The section on limitations discusses how the ME-SGO (Modified Enhanced Simulated Gradient Optimization) engineering and electric vehicle (EV) optimization approaches have addressed the inherent limitations of standard Simulated Gradient Optimization (SGO) methods. Specifically, the authors, Manic et al., highlight that traditional SGO techniques often struggle with convergence speed and the ability to escape local minima, which can hinder optimal performance in complex engineering problems.

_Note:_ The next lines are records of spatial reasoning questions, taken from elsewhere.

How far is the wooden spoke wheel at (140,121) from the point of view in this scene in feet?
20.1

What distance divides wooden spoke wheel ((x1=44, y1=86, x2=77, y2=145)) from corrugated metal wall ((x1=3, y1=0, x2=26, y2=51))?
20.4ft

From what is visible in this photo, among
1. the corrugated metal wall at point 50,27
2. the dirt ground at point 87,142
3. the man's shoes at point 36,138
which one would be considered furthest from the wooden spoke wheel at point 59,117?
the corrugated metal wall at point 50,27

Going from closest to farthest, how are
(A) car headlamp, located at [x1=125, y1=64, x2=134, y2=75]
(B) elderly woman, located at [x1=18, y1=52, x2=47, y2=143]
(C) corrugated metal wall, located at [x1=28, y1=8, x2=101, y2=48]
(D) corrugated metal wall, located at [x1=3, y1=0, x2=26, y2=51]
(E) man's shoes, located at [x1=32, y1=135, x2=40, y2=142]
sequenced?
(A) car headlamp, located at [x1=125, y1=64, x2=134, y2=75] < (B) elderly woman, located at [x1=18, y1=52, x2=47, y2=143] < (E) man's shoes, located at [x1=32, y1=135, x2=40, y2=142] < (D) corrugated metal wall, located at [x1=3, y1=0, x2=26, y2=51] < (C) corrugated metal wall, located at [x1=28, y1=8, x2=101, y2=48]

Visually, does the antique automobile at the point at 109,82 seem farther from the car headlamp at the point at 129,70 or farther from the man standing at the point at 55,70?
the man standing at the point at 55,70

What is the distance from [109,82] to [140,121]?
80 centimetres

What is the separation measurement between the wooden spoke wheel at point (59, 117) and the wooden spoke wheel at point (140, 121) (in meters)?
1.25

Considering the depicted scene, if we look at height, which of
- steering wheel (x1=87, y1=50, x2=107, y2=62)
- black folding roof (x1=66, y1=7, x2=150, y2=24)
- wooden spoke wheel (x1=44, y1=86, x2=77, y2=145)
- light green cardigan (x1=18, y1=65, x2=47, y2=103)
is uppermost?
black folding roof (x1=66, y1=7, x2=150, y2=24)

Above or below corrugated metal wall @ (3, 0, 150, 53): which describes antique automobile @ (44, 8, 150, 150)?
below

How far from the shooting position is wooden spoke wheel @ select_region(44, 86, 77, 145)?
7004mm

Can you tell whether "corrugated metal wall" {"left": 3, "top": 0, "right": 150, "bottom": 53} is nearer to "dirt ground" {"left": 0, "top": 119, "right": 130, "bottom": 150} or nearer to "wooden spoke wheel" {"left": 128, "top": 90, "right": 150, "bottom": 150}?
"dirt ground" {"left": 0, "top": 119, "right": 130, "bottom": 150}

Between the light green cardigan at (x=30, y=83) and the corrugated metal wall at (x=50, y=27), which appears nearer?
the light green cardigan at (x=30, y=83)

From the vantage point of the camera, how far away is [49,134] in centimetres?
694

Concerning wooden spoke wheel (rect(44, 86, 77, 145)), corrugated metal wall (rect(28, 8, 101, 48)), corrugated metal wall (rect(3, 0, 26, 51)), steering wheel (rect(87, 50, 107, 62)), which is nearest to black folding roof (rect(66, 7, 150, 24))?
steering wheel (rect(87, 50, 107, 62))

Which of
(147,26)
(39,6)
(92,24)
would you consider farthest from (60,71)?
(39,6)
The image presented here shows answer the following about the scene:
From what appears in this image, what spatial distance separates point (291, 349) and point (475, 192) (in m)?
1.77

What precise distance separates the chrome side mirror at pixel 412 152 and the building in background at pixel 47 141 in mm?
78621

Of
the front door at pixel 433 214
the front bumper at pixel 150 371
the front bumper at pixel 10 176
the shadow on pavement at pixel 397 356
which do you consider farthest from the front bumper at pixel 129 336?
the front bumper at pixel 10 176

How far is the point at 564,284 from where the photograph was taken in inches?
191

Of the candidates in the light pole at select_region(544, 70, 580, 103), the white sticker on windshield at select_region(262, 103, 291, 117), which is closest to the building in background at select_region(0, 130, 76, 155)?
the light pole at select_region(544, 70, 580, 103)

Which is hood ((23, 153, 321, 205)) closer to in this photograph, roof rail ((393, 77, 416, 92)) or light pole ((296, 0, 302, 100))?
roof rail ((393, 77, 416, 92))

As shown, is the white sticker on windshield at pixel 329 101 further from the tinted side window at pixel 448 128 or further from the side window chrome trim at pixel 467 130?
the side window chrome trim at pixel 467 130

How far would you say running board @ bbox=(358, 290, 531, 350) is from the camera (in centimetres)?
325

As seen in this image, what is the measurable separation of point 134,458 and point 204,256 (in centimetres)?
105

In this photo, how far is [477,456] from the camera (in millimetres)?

By implementing ME-SGO, the authors demonstrate improvements in both convergence rates and solution quality, thereby enhancing the optimization process for EV applications. However, despite these advancements, the authors acknowledge that there may still be residual challenges related to computational efficiency and scalability when applying ME-SGO to larger, more intricate systems. This recognition underscores the need for ongoing research to further refine these optimization techniques in practical engineering contexts.